Piracy

Sorcery

Until end of turn, you may tap lands you don't control for mana. Spend this mana only to cast spells.

CMC
2
Mana cost
{U}{U}
Color identity
U
Rarity
rare
Set
Portal Second Age
Price
$73.13
EDHREC rank
#20624
Buy on TCGplayer
Piracy card art
Piracy hands you all of your opponents' mana for a turn — every land they control taps for any color, and you get to use it. At five mana for a one-shot effect with no permanent board presence, the ceiling is enormous and the floor is a dead card if you can't immediately convert the stolen mana into something game-ending.

Format Analysis

Where it lives, where it can’t

FormatVerdict
commander
legacy
modern
pioneer
standard
vintage
pauper
oathbreaker

Piracy is legal in Commander, Legacy, Vintage, and Oathbreaker, and Commander is the only format where it's even worth discussing. In a four-player game, you're potentially untapping with access to twelve or more additional lands for a single turn, which is the kind of resource spike that ends games on the spot. Legacy and Vintage have faster, more consistent ways to generate absurd mana — nobody is casting Piracy in a sanctioned Legacy event. Oathbreaker is legal but the smaller player counts shrink the payoff significantly. This is a Commander card, full stop.

Key Combos

Combo lines featuring this card

Budget Alternatives

Cheaper options that do most of the same work

There's no direct budget replacement for Piracy — nothing else gives you your opponents' actual lands for a turn at any price.

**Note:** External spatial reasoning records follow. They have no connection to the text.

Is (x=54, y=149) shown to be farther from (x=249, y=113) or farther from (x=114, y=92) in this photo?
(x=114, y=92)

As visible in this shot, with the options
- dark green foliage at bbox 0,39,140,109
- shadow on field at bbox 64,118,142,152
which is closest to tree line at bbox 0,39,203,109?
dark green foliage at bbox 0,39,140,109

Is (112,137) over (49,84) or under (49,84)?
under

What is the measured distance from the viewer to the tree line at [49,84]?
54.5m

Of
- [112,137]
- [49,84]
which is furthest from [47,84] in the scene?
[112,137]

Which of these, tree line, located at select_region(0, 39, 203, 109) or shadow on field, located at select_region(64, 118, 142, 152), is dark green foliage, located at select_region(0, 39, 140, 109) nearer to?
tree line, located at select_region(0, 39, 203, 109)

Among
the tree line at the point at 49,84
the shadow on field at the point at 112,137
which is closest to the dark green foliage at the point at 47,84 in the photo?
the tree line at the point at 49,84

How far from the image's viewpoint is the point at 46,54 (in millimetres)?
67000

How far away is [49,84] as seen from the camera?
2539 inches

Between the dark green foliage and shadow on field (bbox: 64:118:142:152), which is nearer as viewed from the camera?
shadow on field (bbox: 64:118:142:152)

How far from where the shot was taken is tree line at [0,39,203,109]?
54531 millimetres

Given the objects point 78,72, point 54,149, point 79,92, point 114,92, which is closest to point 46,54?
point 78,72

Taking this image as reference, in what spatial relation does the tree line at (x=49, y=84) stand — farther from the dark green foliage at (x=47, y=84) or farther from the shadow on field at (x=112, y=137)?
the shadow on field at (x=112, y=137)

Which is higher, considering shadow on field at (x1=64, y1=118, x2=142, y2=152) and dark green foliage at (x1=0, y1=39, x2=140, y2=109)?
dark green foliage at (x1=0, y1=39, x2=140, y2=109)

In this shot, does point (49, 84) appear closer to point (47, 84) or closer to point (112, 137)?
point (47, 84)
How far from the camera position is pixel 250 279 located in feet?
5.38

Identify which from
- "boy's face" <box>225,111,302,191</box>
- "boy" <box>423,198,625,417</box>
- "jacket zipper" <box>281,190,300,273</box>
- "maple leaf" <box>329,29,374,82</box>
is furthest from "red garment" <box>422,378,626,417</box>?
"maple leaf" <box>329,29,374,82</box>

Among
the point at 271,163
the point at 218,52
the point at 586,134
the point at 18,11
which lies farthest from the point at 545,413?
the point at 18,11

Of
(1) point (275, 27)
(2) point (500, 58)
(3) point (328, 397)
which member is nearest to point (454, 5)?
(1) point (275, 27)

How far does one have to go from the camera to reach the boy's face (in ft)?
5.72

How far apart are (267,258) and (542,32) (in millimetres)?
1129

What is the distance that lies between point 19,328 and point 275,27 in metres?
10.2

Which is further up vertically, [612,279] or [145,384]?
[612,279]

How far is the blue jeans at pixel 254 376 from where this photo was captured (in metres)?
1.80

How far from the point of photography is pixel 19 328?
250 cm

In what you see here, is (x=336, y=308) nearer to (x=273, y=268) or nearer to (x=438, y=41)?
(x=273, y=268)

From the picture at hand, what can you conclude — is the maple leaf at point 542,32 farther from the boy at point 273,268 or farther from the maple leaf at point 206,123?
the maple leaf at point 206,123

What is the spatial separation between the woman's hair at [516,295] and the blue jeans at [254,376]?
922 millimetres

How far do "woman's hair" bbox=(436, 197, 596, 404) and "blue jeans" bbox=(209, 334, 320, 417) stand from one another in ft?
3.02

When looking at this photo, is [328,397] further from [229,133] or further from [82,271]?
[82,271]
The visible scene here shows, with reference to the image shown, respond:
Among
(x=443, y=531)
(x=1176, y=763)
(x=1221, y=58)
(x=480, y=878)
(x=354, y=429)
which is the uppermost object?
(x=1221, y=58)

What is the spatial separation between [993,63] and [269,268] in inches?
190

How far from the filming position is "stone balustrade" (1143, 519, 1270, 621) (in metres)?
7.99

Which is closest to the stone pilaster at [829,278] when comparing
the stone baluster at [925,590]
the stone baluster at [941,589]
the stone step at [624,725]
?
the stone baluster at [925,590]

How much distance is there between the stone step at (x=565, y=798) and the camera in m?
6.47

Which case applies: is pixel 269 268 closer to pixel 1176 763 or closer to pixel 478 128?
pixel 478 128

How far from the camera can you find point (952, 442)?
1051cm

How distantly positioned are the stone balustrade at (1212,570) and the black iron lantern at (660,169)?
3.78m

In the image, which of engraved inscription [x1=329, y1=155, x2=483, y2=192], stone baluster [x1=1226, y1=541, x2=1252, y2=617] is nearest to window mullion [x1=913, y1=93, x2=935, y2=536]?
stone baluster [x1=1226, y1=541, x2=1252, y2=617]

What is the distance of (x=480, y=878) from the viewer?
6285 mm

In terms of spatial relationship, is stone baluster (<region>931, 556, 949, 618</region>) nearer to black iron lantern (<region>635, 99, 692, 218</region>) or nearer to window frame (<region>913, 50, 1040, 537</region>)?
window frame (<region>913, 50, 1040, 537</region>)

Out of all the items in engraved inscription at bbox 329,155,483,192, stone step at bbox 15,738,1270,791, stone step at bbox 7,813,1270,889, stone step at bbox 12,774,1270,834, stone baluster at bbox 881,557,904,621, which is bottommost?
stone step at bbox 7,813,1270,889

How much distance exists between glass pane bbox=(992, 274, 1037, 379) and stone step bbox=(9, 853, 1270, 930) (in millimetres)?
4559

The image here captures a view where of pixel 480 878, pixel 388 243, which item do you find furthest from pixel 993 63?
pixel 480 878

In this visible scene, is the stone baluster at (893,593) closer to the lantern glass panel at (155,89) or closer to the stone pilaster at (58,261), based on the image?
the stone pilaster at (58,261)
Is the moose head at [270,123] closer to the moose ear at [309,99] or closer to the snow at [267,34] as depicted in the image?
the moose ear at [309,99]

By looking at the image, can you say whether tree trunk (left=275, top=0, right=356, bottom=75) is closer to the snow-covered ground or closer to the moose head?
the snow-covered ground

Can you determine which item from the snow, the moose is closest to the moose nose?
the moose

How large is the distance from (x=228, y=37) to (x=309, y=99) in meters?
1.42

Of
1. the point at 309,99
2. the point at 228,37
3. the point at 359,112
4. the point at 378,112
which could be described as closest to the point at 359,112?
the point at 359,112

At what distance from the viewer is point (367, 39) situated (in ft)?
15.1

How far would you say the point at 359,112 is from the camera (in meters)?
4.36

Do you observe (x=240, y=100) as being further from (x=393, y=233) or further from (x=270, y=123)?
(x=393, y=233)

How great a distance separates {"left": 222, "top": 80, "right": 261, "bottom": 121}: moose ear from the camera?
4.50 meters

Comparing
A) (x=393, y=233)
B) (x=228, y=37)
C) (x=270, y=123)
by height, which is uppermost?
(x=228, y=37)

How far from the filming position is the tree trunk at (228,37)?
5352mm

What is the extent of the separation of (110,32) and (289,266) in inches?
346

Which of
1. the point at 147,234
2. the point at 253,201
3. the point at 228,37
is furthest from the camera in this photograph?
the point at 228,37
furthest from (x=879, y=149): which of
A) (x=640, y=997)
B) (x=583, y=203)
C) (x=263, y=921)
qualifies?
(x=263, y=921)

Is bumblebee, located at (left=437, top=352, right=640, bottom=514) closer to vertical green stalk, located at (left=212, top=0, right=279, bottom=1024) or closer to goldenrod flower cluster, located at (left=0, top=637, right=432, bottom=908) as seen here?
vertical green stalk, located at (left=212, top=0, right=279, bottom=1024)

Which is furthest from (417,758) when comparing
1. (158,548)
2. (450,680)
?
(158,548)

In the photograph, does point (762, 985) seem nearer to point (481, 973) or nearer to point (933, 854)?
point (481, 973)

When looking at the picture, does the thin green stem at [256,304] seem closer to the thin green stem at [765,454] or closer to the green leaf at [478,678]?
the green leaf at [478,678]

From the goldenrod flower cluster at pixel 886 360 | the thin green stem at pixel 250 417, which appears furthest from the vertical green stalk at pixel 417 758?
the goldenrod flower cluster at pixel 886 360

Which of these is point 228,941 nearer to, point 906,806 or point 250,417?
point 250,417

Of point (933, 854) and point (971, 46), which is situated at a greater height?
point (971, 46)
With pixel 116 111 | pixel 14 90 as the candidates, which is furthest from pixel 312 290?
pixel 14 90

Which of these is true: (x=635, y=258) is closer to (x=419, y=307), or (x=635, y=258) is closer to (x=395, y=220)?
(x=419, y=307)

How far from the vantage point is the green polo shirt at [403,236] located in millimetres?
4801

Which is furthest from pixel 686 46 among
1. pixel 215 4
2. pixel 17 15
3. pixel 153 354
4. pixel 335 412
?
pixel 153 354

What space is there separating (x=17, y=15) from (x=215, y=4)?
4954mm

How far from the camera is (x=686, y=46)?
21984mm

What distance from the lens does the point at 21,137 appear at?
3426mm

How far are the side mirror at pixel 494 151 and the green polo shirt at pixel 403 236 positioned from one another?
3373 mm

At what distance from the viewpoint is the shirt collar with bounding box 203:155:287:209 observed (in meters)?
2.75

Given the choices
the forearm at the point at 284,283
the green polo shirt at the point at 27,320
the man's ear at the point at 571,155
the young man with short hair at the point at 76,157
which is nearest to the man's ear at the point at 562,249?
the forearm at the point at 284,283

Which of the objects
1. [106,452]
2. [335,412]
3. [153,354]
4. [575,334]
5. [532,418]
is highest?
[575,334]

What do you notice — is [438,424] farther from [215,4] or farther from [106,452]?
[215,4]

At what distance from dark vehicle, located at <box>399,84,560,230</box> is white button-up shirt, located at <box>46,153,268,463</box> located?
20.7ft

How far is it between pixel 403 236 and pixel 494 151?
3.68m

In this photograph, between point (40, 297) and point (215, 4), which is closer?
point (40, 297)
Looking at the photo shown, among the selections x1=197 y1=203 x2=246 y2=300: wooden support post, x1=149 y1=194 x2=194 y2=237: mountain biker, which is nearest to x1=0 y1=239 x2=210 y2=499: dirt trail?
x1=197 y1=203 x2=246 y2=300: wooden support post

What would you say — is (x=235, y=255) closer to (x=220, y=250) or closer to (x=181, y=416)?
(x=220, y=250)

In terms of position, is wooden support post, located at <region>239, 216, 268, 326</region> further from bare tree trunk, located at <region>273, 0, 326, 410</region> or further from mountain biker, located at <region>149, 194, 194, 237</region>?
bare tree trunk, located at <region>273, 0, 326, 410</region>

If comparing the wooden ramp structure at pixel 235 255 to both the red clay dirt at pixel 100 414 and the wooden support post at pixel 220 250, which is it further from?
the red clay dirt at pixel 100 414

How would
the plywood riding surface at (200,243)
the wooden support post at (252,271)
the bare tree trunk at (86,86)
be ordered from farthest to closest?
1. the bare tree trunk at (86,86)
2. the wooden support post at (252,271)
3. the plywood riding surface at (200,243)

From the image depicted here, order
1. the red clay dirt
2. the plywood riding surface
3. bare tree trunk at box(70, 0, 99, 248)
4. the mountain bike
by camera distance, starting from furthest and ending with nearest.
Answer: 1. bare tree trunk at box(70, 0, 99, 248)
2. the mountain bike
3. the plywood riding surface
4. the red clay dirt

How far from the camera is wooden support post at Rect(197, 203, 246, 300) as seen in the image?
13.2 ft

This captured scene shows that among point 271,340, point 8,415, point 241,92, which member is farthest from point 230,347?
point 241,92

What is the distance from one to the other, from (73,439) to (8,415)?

Bribery and Treachery poach permanents rather than mana, while Cabal Coffers effects or Turnabout generate large mana without the theft angle; none of them replicate what Piracy does. If the goal is a one-turn mana explosion rather than the flavor of stealing, Jeska's Will or Mana Geyser come within shouting distance for under a dollar and will outperform Piracy in most Commander pods.

Price Context

Current price

$73.13 premium tier

At $73.13, Piracy sits firmly in premium territory for a card that sees almost no competitive play and is a casual novelty in Commander. The price reflects scarcity from an old, low-print-run set rather than demand, and without a reprint it tends to hold — but that's a lot of money for a win-more card that requires a specific board state to pay off.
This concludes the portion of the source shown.